It’s true. I was running a speed session last Friday and the path hadn’t been properly cleared, and so there was only one pathway for pedestrians. The workout called for 3-minutes at tempo pace between two minutes of leisurely running and I was having a week—dry January, COVID, winter, etcetera. If you were jogging in the opposite direction, or else walking along the path during my three-minute go-time, I would’ve forced you out of the way. I wasn’t stopping and I wasn’t ceding my ground. And you know what? I’d done this before.

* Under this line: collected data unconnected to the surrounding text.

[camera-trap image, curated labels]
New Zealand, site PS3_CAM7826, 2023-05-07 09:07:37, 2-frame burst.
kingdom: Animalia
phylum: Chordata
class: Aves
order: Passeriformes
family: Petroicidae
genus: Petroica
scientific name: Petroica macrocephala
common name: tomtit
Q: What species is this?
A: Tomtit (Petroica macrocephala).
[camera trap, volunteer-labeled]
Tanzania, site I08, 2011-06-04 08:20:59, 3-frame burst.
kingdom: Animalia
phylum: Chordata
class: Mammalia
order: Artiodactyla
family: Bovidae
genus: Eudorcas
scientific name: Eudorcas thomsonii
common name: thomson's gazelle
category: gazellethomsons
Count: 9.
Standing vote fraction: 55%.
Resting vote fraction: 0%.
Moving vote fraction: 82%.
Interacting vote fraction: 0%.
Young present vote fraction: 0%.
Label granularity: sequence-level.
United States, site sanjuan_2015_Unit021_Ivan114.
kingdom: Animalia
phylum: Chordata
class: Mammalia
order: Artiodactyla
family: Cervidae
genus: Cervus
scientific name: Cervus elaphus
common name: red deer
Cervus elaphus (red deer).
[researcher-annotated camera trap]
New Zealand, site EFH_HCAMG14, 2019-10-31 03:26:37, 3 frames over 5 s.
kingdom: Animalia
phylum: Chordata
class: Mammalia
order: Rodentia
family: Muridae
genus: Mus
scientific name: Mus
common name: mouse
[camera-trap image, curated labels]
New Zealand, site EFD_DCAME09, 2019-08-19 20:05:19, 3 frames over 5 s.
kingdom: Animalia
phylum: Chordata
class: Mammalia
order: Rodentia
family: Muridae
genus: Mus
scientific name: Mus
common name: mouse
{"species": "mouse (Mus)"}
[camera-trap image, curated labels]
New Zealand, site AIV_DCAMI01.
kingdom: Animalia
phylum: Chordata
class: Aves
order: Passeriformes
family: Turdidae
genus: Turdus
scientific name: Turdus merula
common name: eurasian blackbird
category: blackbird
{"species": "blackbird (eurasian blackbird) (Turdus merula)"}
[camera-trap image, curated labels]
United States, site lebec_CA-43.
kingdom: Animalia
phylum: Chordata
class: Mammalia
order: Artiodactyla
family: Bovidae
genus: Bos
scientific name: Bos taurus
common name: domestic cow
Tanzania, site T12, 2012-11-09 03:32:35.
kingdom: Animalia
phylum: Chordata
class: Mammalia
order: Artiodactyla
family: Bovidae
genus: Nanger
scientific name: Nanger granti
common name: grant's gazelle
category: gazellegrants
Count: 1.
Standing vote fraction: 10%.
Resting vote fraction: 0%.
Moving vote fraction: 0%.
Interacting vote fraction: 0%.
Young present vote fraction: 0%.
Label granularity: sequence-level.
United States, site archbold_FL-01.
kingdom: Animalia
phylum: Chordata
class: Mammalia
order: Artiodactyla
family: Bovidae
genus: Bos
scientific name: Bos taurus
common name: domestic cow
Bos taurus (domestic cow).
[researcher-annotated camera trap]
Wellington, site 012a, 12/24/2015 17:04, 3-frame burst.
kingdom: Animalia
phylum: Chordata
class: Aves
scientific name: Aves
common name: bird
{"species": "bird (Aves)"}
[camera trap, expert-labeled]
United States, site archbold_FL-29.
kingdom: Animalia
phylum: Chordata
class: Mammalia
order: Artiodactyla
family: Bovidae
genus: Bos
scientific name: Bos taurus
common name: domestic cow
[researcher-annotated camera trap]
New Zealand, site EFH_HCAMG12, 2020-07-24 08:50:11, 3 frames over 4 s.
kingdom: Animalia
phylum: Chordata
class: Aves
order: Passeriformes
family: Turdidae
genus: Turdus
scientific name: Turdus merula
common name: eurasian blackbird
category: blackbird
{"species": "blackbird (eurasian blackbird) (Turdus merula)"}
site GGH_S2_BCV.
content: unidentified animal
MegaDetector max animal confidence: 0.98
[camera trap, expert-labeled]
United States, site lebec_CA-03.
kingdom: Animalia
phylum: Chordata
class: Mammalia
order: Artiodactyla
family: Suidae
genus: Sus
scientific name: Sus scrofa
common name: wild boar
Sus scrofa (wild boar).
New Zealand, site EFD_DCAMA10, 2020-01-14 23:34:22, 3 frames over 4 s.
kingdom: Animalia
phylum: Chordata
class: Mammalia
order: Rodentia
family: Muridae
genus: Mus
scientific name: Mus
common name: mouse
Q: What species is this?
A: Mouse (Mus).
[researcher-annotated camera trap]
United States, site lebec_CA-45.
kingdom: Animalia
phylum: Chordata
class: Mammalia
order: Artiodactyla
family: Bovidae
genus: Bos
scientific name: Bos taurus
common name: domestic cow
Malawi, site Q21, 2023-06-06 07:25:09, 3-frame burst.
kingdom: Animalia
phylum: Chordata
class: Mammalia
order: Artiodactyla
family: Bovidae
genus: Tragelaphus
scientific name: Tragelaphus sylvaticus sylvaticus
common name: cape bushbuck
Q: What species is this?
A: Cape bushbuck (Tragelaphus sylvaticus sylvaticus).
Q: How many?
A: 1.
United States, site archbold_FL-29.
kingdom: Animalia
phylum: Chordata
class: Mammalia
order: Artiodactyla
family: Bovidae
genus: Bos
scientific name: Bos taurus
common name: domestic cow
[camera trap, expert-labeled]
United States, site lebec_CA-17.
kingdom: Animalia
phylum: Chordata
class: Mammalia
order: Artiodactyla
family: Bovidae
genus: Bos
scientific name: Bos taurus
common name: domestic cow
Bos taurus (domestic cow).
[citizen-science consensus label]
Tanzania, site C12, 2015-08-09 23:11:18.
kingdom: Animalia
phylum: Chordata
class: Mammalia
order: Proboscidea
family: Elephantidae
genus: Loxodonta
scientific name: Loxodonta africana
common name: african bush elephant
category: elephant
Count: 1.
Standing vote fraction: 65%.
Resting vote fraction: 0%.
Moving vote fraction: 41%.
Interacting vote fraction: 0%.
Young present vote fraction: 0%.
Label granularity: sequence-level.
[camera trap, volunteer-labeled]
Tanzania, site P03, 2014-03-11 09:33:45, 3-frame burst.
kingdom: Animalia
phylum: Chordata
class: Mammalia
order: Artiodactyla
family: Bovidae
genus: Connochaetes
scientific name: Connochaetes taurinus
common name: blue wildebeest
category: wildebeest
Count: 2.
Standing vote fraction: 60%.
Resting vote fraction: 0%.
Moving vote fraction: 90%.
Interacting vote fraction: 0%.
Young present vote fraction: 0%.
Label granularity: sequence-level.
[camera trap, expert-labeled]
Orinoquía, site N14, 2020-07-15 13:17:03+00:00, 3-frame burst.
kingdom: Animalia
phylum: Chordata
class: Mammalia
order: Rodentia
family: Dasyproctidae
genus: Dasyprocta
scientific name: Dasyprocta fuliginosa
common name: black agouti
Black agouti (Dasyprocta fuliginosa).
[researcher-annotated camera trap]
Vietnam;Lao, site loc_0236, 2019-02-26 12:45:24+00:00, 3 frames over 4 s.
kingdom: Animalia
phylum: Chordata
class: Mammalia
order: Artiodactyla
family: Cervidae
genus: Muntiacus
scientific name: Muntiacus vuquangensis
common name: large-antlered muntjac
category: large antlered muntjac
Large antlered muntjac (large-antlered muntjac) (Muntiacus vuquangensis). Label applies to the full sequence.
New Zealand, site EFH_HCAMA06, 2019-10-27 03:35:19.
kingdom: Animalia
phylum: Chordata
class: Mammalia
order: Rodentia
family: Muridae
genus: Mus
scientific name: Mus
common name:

I try not to do speedwork on crowded sidewalks. I’m not an animal. But I have. I have been running quickly along College Street and barely missed running into a pedestrian. I think I’ve done that to mothers pushing strollers and grandmothers out for a breath of fresh air. If it sounds like I’m proud of this, I’m not. It’s humiliating. I’m always on about people who don’t properly control their dogs or else races where participants have to stop for a light. I complain more than Goerge Costanza. So I thought it might make sense to look at my own behaviour. Once at the track, at the beginning of COVID, a woman complained I was getting too close to her. Was I? I don’t think so. It was a track, but still: you have to listen to what the universe says.
Other runners have also acknowledged recent times when they were big jerks. “Running with my group they were doing a 30K LSD, they didn’t know I was only doing 21 that day. The guy that usually leads the pack hates when anyone is staying with him. At 16K I moved up the pace for my final 5, he stayed with me or a little ahead, so I kept increasing my pace until my final K when I got into my closing sprint mode. Sure enough he kept moving up. I surprised him when I bailed at 21.”
That’s a big one. Racing on a training day when it’s supposed to be a slow run. Another jerky thing to do is to run together with your partner until the very end, and then speed up toward the finish line: if only you know that you’re racing. Jerk! “When my husband who doesn’t run, says he will go for a 5km with me but he’s quite fast on the shorter distance (annoying because he never runs!), so I pretend to check my Garmin and tell him we still have a bit to go… I lie about the distance until he looks like he can’t sprint the finish so I can “win.” I’m a jerk. Also, he doesn’t know we are racing.”
A lot of runners talked about interacting with civilians. I know we all hate when we’re running on a sidewalk or path and someone is looking down at their phone. Pick your head up! Most of us make way for the phone-looker. One runner did not. “I shoulder checked the clown walking towards me with his face buried in his phone. The guy behind me laughed. He was flabbergasted, but when the fellow behind me started to laugh there wasn’t much he could do.”
iRun doesn’t endorse shoulder-checking civilians. (Look at Lanni Marchant, pictured above, Lanni shoulder-checking someone on their phone will send them to the ICU). This will not give runners a good name. Once, I was in my running clothes, all florescent yellows, and the garbage man hadn’t picked up our trash and so I brought it to the building across the street, to dump my garbage. The super of the building came out and caught me, and I was in all bright yellow clothing. Not a good look for our sport.
“One time I was running on the sidewalk approaching a couple from behind. I started saying “behind you,” and they didn’t move or acknowledge me. Then I said “behind you” again, still wouldn’t move. Maybe they were so engrossed in their conversation, they weren’t paying attention to me. Then when I got right up behind them I yelled: “HEY! MOVE IT!” Scared the living CENSORED out of them, they jumped onto the grass.”
Of course, as runners, we share the road with other people. We share it with other runners, with cars, with people eating their dinners and talking on their phones. I’m sure my neighbours don’t love it when, in the summer, and their enjoying a meal on the patio, I come cruising by, shirtless, dripping sweat like a faucet while they try and enjoy their Chardonnay. Well, it happens. “One time I was running a half marathon and a fellow decided to pass me (hey, no biggie, I’m slow). BUT HE GOBBED a SNOT ROCKET as he passed. To me, that felt like it was done on purpose so I ran quite hard to catch up to him and wiped my sleeve on him and said don’t ever do that again. Use your manners buddy! I still gag when I think about that memory.”
Snot rockets are a common occurrence on the race path, nobody’s favourite cup of tea. Same with spitting in general. Look, it happens. But: yuck. There’s one other big one that all runners will acknowledge but only few are brave enough to admit. And I dare say no one among us hasn’t at one point been involved in something similar. Have a good day everybody, mine your manners, as least as much as humanly possible, and we’ll just leave it at this: “I remember farting while at the front of a group going through a tunnel,” shared one reader: “That was a jerk move, but funny as hell!!!!!”